Może być największa zawierucha, największa burza, największy chaos. Ale teraz gospodarz musi pilnować swojego gospodarstwa i interesu tego gospodarstwa, bezpieczeństwa tego gospodarstwa. I to mówię, bo właśnie, Państwo właśnie w tych dniach w Parlamencie Europejskim, ja to krótko powiem i będę się za chwilę skupiał, w Parlamencie Europejskim zapadają bardzo, mają zapaść bardzo ważne decyzje. Decyzje, które tyczą też naszego kraju. I zaraz Państwu powiem jakie. To jest zmiana w traktatach Unii Europejskiej bardzo ważnych. Dwie kwestie, one są bardzo ważne drodzy Państwo, dotyczą nas. Na przykład wyobraźcie sobie coś takiego. Przed nami jest dyskusja czy, my Polacy będziemy dyskutowali, może nawet referendum zrobimy, czy wchodzimy w euro, czy też nie.
Otóż drodzy Państwo, nic bardziej mylnego. Te traktaty, ten problem załatwią za nas euro. Będziemy musieli przyjąć czy nam się to opłaca czy nie, czy nam się to podoba czy nie. Ale nie tylko euro. Jest dużo artykułów. Zwróćcie uwagę, że w parlamencie się o tym nie mówi. Politycy z lewa i prawa o tym nie mówią. My zajęci jesteśmy różnymi zdarzeniami, nie do końca parlamentarnymi. Uwagę na to zwracamy. My jesteśmy widzami tego wszystkiego, ale ja się zastanawiam czy w Sejmie są ludzie, którzy ten problem podnoszą, którzy jakąś dyskusję będą robili na ten temat, bo sprawy są bardzo poważne. Ja tutaj powołuję się, to jest frasal.
pl, ale to jest w różnych też, w różnych periodykach. No właśnie. Jakie zmiany mają nastąpić w traktatach? Ja wam tu fragment przeczyta komputer, to będzie płynniejsze. Posłuchajcie Państwo. Czyli właściwie wszystko. Głębiej mówiąc, na przykład nie wszystkie państwa miałyby komisarzy, zmniejszona ilość komisarzy, bodajże do 15, ale może się mylę, tyle co pamiętam. Ale dalej Unia Europejska będzie miała prawo zawiesić konkretne państw, czyli państw członkowskie Unii Europejskiej, kiedy uzna, że tam jest nawuszenie demokracji, kiedy uzna, że tam jest niepraworządność i różne inne rzeczy. Unia Europejska będzie decydowała na temat zdrowia publicznego, obrony cywilnej, przemysłu i edukacji, ochronę granic, politykę zagraniczną i bezpieczeństwo.

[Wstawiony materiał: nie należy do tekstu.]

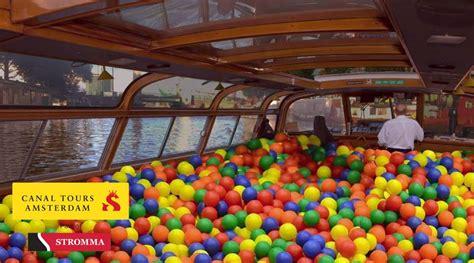 scheepvaart museumnacht ultiem jeugdsentiment zwemmen in ballenbakboot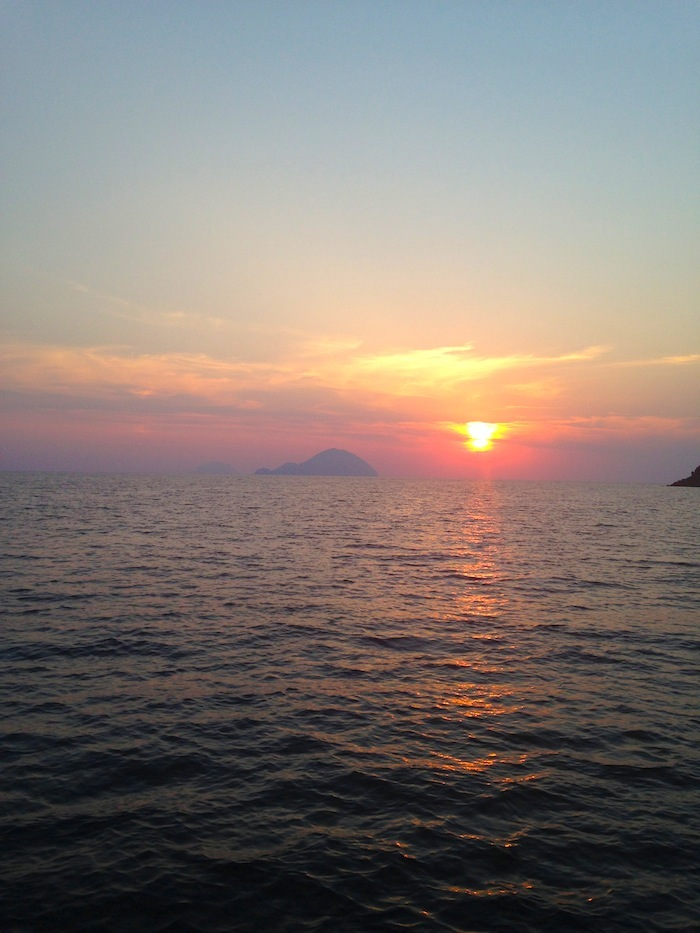 sunset-in-salina-aeolian-islands-isole-eolie-20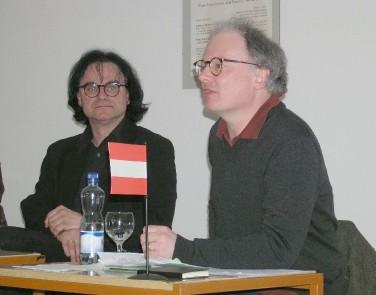 S Wernerem Fritschem v Jihočeské vědecké knihovně za oslav Stifterova roku 2005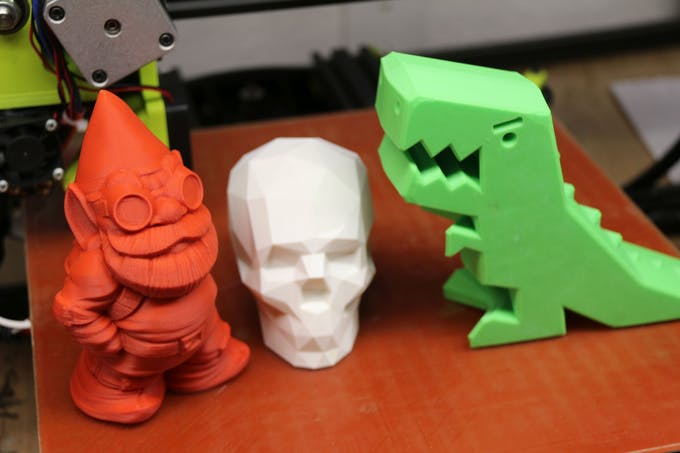 3D printed Makerbot Gnome, Low Poly Skull and Robber Rex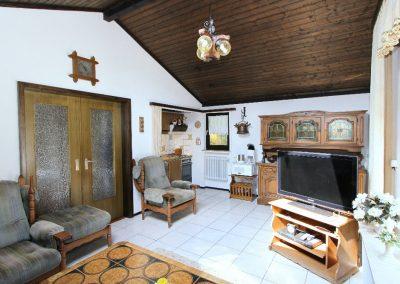 großzügiges Wohnzimmer mit Tür zur Wohndiele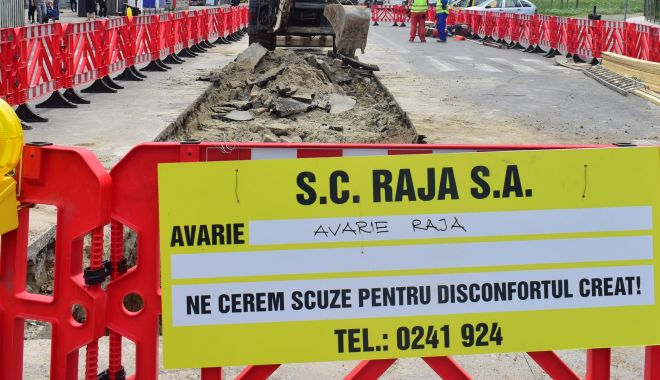 Foto: Atenție, șoferi! Trafic restricționat pe bulevardul Tomis. Se lucrează la conductele de apă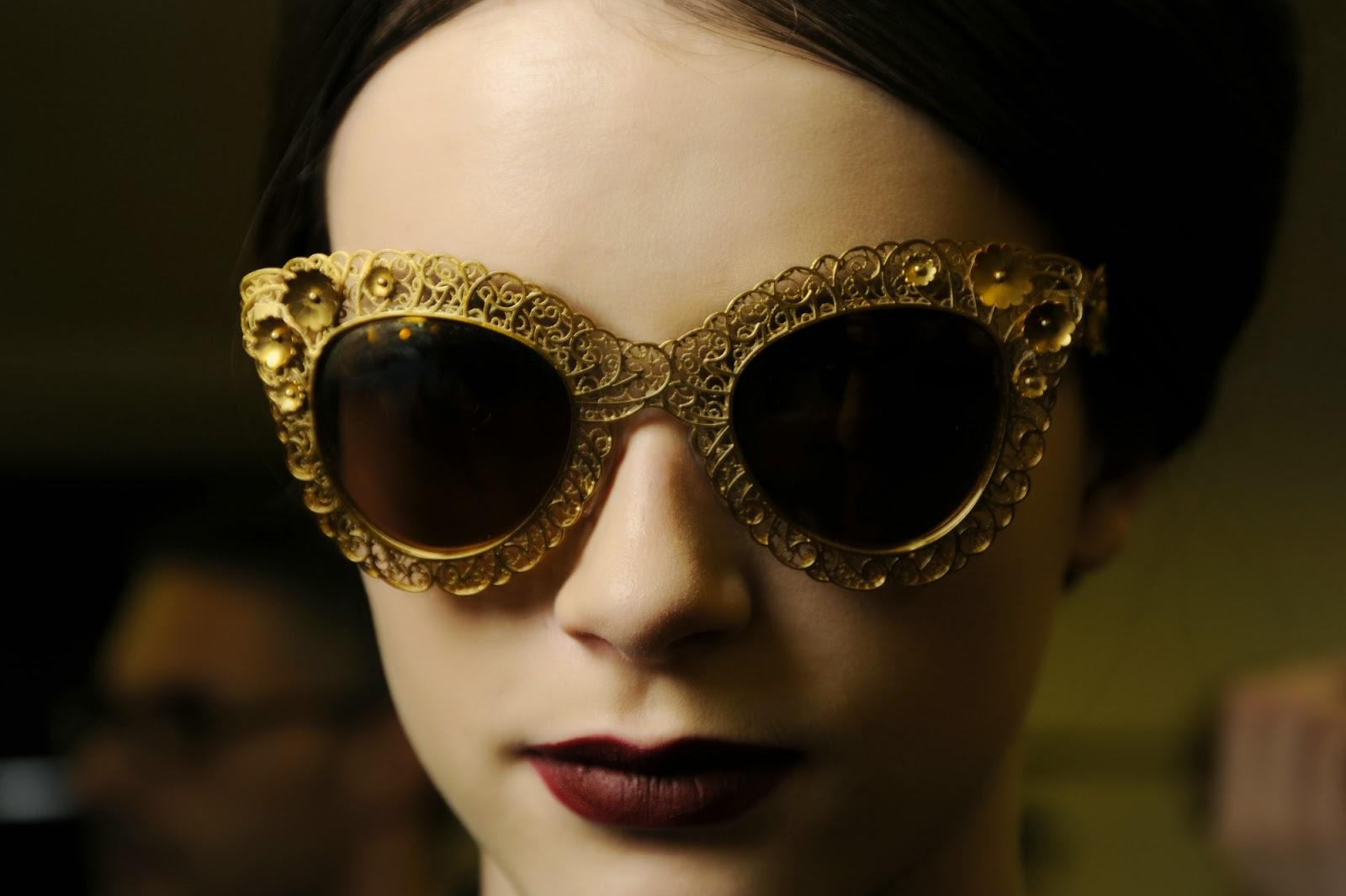 0be67094da Delicadas flores metálicas elaboradas a mano decoran el frontal y las  varillas de las gafas de sol combinadas con sorprendentes lentes espejadas  o clásicas ...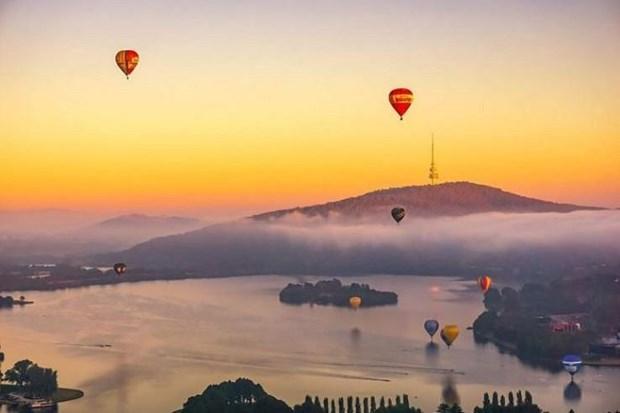 Australia: Bau troi Canberra ruc ro khinh khi cau trong anh binh minh hinh anh 1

Czyli właściwie Unia Europejska będzie decydowała o wszystkim, a jeżeli jakiś kraj w jakiś sposób będzie się sprzeciwiał, stawiał opór, będzie można go odpowiednimi możliwościami zawiesić. Załóżmy, czy to jest, jeżeli te poprawki, te zmiany, nie poprawki, zmiany nastąpią, czy można powiedzieć, że Unia Europejska w jakiś sposób nie będzie miała wyższości decyzyjnej od suwerennego konkretnego państwa, będącego członkiem. Unii Europejskiej. Tutaj też, tak, jest bardzo ciekawa rzecz. 12 właśnie wczoraj, 12 grudnia były zapowiedzi, że trafią, że projekt tego trafi do ekspertów, najpierw unijnych, którzy będą procedowali te zmiany.
Ale, no właśnie, ale w artykule jest tak, dużo ciekawsze jest to, że ostatnio Madryt, wszak przewodniczy teraz Unii Europejskiej Madryt, zmienił zdanie i już nie chce żadnych dyskusji na poziomie ministrów w Brukseli na ten temat, tylko automatycznego przekazania sprawy unijnym przywódcom. Przewódcą prezydencja chce to przeprowadzić stosując kontrowersyjną procedurę, sprawozdanie i zmianę traktatów miałoby formalnie trafić na posiedzenie ministrów ds. środowiska 18 grudnia, który bez żadnej dyskusji mieliby zdecydować o skierowaniu sprawy na najwyższy szczebel unijny. Co to oznacza, że nawet były, mają być, znaczy z tego wynika, że są pomysły skrócenia procedury legislacyjnej tego i przegłosowanie.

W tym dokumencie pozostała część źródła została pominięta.